* _TASK REQUIREMENTS_: Pick out every line in the items below that contains the word "measured", and copy each such line.

* _TASK MATERIAL_:
'''

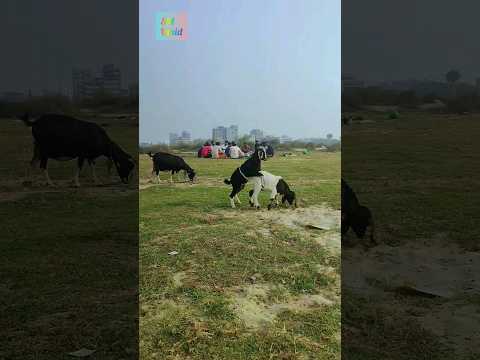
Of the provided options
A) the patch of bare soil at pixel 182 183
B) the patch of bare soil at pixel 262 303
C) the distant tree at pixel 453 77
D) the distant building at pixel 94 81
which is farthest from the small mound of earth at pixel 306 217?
the distant building at pixel 94 81

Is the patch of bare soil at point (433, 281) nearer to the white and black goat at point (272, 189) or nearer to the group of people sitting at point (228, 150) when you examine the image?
the white and black goat at point (272, 189)

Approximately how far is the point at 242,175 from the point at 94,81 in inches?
79.3

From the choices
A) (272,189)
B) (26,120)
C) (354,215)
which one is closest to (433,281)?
(354,215)

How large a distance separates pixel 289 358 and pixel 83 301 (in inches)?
61.5

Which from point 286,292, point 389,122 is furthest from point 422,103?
point 286,292

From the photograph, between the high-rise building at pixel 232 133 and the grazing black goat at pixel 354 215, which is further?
the high-rise building at pixel 232 133

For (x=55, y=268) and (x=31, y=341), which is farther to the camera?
(x=55, y=268)

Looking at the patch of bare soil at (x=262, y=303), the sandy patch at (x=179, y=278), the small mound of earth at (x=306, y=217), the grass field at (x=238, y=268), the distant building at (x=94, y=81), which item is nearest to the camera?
the distant building at (x=94, y=81)

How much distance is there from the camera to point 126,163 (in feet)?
11.2

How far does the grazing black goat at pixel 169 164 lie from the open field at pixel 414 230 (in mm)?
2173

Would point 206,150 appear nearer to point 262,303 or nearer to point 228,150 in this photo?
point 228,150

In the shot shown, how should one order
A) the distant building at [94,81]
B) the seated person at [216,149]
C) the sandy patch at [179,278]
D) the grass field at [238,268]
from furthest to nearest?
the seated person at [216,149]
the sandy patch at [179,278]
the grass field at [238,268]
the distant building at [94,81]

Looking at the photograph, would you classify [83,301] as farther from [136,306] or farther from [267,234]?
[267,234]

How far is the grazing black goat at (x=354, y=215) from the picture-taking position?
3.23 m
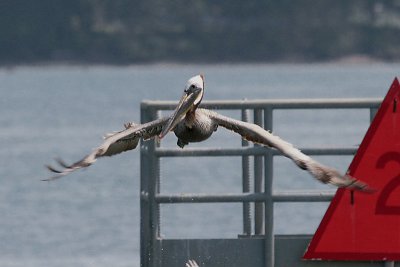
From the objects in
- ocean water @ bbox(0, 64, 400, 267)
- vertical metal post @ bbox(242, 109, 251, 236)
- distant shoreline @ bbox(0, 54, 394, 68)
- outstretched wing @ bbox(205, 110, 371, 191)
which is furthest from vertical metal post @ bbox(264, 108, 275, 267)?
distant shoreline @ bbox(0, 54, 394, 68)

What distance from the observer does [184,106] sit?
40.2 ft

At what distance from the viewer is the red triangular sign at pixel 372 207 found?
13461mm

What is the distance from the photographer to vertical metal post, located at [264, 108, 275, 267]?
1356 centimetres

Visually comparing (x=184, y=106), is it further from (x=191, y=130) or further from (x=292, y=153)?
(x=292, y=153)

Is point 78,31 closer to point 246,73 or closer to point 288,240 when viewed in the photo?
point 246,73

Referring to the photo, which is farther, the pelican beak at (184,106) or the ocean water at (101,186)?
the ocean water at (101,186)

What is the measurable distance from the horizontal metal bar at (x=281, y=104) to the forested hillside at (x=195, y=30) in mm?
146856

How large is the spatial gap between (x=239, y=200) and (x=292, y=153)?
5.31ft

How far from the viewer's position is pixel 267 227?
44.8ft

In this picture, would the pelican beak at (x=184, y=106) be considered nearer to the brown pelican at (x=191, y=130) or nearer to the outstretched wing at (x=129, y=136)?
the brown pelican at (x=191, y=130)

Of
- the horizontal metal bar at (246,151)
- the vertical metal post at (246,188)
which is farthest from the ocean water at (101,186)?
the horizontal metal bar at (246,151)

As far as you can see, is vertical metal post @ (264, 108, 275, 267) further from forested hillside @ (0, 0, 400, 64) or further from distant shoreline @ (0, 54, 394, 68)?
distant shoreline @ (0, 54, 394, 68)

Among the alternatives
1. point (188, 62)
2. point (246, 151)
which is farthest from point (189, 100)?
point (188, 62)

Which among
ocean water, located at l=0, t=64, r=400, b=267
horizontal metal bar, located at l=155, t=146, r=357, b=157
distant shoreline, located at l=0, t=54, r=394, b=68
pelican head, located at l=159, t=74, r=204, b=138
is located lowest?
horizontal metal bar, located at l=155, t=146, r=357, b=157
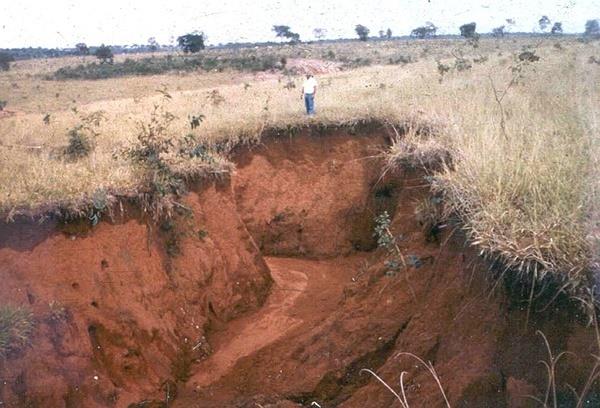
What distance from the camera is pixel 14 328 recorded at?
5.19 m

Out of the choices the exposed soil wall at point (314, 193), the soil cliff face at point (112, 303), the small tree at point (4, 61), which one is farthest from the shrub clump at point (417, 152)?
the small tree at point (4, 61)

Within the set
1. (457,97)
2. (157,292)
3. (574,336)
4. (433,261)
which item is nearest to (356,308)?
(433,261)

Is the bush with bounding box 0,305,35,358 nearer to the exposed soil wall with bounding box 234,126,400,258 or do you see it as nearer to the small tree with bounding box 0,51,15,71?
the exposed soil wall with bounding box 234,126,400,258

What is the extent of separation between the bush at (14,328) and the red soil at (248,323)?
0.10 metres

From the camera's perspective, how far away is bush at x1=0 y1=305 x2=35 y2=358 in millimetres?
5105

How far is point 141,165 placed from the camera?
23.9 feet

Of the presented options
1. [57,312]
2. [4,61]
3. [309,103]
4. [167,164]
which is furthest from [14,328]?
[4,61]

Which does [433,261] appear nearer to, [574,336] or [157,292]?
[574,336]

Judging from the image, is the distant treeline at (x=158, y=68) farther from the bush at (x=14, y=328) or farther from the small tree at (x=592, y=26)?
the bush at (x=14, y=328)

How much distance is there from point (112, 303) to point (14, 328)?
1.12 meters

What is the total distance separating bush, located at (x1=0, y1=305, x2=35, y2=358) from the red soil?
0.10 metres

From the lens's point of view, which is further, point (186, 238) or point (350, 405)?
point (186, 238)

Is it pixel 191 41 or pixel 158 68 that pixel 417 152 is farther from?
pixel 191 41

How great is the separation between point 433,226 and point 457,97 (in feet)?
13.0
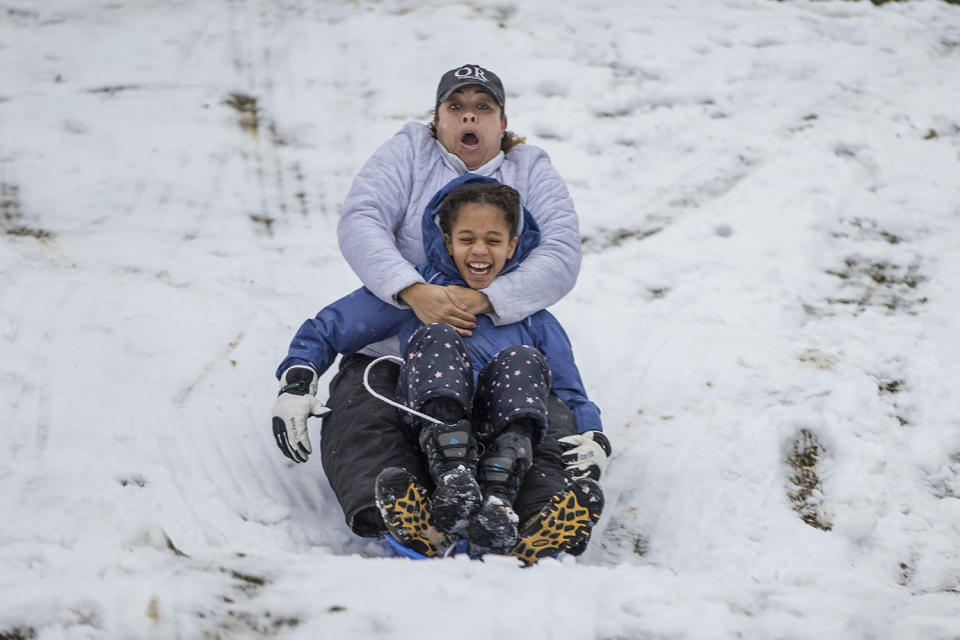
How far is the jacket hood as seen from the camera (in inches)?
107

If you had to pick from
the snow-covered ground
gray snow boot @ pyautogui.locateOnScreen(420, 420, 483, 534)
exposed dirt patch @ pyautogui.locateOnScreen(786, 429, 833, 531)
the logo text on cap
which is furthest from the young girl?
exposed dirt patch @ pyautogui.locateOnScreen(786, 429, 833, 531)

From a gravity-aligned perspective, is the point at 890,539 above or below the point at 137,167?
below

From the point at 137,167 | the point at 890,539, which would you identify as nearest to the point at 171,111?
the point at 137,167

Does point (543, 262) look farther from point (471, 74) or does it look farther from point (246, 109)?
point (246, 109)

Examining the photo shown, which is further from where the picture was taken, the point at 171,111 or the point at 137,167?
the point at 171,111

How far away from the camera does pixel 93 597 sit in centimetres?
154

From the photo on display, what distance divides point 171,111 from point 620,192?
249 centimetres

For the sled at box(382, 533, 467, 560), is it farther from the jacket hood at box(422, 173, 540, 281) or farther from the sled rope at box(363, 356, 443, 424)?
the jacket hood at box(422, 173, 540, 281)

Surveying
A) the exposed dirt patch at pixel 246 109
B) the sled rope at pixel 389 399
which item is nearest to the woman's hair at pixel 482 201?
the sled rope at pixel 389 399

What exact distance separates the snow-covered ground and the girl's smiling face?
78 cm

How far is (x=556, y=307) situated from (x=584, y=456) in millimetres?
1378

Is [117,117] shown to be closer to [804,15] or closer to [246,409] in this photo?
[246,409]

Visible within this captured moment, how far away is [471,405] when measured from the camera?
2312 mm

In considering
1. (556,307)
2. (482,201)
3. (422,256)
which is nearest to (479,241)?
(482,201)
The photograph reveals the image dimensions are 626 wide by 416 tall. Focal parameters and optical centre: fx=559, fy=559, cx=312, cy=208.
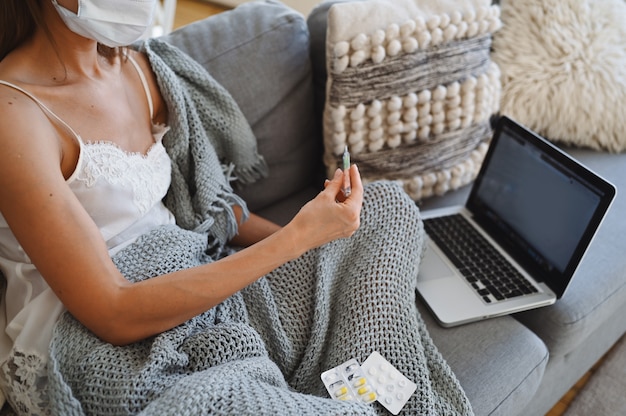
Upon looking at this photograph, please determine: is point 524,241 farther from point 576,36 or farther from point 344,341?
point 576,36

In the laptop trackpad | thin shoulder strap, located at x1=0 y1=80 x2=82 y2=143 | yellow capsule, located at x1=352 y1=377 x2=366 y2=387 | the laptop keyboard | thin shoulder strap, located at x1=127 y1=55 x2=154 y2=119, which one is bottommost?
the laptop trackpad

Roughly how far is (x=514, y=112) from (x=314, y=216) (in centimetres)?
82

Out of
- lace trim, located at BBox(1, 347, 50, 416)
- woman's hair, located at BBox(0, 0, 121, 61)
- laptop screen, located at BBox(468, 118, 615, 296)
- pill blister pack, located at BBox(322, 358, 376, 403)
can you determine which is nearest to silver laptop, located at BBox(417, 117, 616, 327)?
laptop screen, located at BBox(468, 118, 615, 296)

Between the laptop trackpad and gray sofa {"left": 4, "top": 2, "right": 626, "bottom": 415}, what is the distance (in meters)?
0.08

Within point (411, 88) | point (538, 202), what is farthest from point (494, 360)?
point (411, 88)

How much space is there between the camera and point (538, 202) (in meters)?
1.17

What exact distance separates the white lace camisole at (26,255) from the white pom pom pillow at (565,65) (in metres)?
0.99

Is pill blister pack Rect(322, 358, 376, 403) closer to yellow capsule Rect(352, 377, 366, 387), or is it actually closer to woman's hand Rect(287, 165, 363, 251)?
yellow capsule Rect(352, 377, 366, 387)

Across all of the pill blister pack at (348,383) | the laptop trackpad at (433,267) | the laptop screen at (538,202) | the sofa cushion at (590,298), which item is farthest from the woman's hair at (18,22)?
the sofa cushion at (590,298)

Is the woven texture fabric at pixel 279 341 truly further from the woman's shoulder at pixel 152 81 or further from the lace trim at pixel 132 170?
the woman's shoulder at pixel 152 81

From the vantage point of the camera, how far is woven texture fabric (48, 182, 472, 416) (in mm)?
775

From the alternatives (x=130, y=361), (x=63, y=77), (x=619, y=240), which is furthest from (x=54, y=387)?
(x=619, y=240)

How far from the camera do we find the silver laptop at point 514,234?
3.54 ft

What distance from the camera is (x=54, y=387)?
2.55 ft
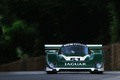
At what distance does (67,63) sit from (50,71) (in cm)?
98

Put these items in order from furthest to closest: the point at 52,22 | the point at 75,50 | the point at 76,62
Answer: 1. the point at 52,22
2. the point at 75,50
3. the point at 76,62

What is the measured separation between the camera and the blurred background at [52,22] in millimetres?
40625

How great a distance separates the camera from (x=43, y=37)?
4806cm

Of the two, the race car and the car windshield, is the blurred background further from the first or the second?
the race car

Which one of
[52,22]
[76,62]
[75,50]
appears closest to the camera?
[76,62]

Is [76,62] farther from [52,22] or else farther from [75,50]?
[52,22]

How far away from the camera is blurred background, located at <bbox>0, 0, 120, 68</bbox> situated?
133ft

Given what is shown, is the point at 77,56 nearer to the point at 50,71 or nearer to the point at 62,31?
the point at 50,71

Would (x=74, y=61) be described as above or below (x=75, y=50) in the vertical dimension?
below

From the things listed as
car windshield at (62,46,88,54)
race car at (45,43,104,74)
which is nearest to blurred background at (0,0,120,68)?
car windshield at (62,46,88,54)

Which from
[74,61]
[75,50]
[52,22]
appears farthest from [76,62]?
[52,22]

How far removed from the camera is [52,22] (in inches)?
1832

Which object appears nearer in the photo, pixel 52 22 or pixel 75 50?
pixel 75 50

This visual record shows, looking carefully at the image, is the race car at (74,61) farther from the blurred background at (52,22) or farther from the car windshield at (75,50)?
the blurred background at (52,22)
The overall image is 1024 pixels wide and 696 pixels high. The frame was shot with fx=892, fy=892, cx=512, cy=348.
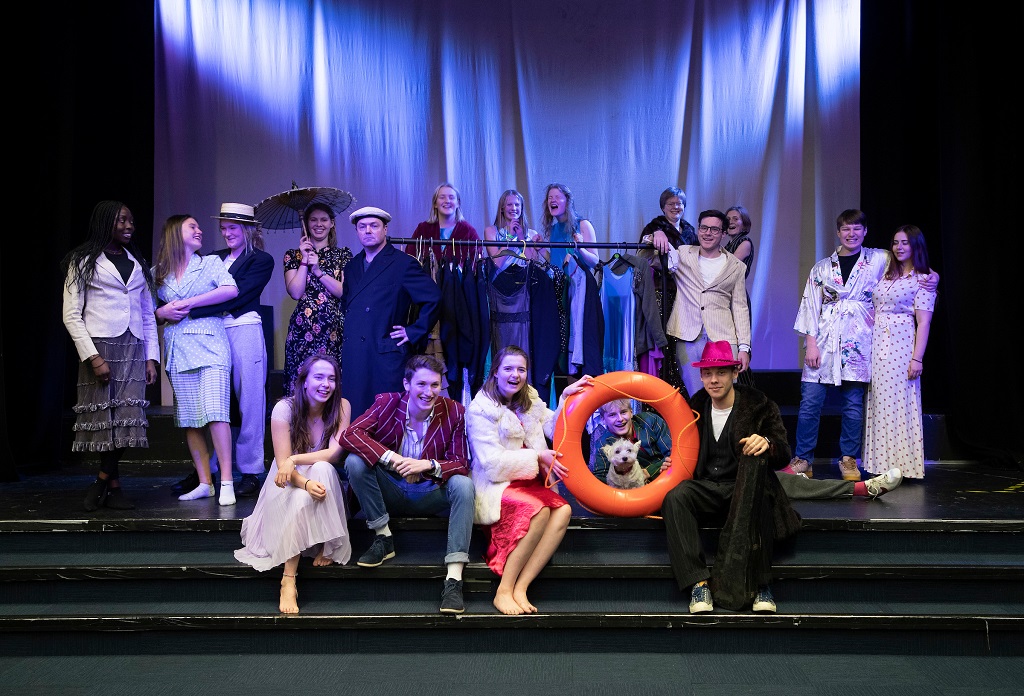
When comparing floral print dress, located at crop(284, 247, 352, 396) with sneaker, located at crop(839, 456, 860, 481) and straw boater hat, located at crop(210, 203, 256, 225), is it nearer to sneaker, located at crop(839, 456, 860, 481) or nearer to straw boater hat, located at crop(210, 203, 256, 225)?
straw boater hat, located at crop(210, 203, 256, 225)

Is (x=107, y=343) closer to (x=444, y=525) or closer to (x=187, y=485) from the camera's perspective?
(x=187, y=485)

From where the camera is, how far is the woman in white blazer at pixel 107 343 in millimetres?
4129

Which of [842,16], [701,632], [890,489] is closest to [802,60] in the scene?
[842,16]

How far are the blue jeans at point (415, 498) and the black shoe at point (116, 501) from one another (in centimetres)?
121

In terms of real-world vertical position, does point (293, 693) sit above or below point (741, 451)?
below

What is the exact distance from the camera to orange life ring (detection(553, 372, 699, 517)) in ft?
12.8

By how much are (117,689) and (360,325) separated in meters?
1.99

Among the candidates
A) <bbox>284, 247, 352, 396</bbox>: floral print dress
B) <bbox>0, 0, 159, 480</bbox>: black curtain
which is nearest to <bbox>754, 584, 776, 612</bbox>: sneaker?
<bbox>284, 247, 352, 396</bbox>: floral print dress

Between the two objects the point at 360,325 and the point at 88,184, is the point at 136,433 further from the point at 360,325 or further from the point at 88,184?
the point at 88,184

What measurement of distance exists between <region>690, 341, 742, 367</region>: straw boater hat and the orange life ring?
208 mm

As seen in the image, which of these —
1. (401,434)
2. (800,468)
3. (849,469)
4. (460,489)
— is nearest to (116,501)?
→ (401,434)

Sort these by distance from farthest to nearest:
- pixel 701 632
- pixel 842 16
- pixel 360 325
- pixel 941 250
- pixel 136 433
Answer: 1. pixel 842 16
2. pixel 941 250
3. pixel 360 325
4. pixel 136 433
5. pixel 701 632

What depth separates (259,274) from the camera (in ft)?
15.1

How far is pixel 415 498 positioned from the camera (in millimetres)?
3869
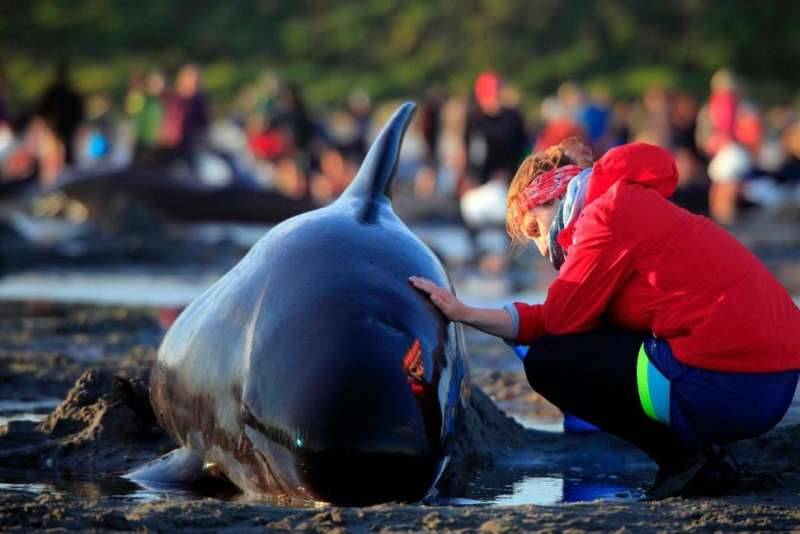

'''

* _ANSWER TO THIS TASK_:
Visible within this captured moment, how far away is [471,405] when measured from the camera?
What is the measured separation between the camera and the blurred background at [52,22] in millimetres?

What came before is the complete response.